Yeah I had to move to another provider over this. It's sad, I like their policies and services, but it's a deal breaker.

[–] Kekzkrieger@feddit.de 4 points 1 year ago (2 children)

why do you need to port forward over vpn?

[–] DavyJones@lemmy.dbzer0.com 5 points 1 year ago

You can reach more leechers when sending a torrent if you port forward your torrent client. It was awesome.

[–] NullGator@lemmy.ca 1 points 1 year ago

I've used it to open a local port on my laptop publicly without needing to make any changes to the local network I was on.
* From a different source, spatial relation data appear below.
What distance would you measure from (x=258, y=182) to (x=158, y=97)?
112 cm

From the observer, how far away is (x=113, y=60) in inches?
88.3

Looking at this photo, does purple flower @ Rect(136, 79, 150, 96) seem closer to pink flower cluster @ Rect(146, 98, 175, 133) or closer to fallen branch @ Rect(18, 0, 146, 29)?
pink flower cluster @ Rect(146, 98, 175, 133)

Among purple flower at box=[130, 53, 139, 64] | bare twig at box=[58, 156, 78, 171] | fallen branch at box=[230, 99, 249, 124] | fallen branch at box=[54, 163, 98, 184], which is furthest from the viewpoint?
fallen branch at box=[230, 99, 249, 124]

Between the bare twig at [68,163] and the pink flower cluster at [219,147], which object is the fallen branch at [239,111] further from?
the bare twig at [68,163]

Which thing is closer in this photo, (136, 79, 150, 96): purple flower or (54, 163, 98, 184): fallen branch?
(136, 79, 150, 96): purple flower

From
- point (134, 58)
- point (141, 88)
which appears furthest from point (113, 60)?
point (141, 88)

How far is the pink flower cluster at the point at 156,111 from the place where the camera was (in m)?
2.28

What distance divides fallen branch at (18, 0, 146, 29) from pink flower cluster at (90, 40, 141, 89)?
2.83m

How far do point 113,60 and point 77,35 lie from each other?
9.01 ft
It can be useful for opening your laptop's ssh port or to host an http server to send someone a big file you don't want to pay to upload somewhere.

One other common use is 🏴‍☠️ which I suspect is why they disabled the service :/

[–] rar@discuss.online 3 points 1 year ago (1 children)

Getting in trouble? It's more like:

  • Server providers threatening to terminate business with Mullvad because some of its users used port forwarding to host contents that meant legal trouble.
  • Mullvad chose to terminate support for port forwarding in a transparent way and gave clear dates to prepare. This was done instead of selling off their users or collaborating with whatever legal threats they were facing.

I don't like it, but at least I understand their business decision. Even if I took my business elsewhere, they have a solid point on transparency.